Translation:I am waiting for my friend.

May 7, 2013



I am pretty sure "I am waiting on my friend" works too...


Yes, once again Duolingo butchers English.


You mean like "on top of her"? Then it would be "Ich warte auf meiner Freundin" ;) because you need Dativ


In English (well, Australian English anyway), "waiting on" someone means the same thing as "waiting for" someone. "I am waiting on my friend to get here" means the same thing as "I am waiting for my friend to get here".

I think it's the same in British English, but in American English "waiting on" someone means to serve them in a restaurant as a waiter.


Actually, you can say "waiting on" in American English, but it implies that the person is doing something that won't take long, like using the bathroom or paying the bill.


Thanks for sharing that :). I was unaware you can say that in English. Now I can say I'm learning 2 languages at a time.
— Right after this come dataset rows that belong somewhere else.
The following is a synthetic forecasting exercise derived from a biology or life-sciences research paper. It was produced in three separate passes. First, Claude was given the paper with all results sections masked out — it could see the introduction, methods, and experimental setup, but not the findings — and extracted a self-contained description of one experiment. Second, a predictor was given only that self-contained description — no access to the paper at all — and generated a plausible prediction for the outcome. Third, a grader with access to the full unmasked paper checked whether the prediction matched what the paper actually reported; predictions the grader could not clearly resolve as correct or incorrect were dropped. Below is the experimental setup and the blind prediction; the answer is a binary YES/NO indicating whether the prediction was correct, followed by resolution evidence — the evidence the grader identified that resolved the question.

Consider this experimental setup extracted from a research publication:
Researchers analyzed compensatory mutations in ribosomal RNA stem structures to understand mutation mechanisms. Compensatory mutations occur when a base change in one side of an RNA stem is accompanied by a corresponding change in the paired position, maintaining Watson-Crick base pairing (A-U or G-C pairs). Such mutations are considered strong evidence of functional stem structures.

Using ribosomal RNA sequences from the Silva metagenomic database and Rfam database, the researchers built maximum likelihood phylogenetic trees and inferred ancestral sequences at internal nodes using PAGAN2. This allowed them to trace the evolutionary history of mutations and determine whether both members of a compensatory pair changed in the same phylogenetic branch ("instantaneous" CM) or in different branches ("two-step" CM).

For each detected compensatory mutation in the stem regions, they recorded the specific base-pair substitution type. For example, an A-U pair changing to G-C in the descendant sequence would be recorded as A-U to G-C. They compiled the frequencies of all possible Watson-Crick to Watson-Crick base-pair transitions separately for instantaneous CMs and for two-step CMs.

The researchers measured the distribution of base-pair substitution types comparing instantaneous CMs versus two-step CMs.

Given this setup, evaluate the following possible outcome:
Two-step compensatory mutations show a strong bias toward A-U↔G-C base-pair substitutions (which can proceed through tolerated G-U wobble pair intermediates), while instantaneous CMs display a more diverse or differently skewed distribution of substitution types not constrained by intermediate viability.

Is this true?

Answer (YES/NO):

I've never used it exclusively with the "short duration" meaning, although that is very common. I can think of a few examples where it covers quite a long time. (Native American English speaker)

[deactivated user]

    I remember "auf" as "for" in this situation because they both have the letter "f", if that helps anyone :)


    One thing, a native speaker told me once that when you say Freund(in) with the possessive you often convey the message that he/she is actually your boyfriend/girlfriend. Is that true?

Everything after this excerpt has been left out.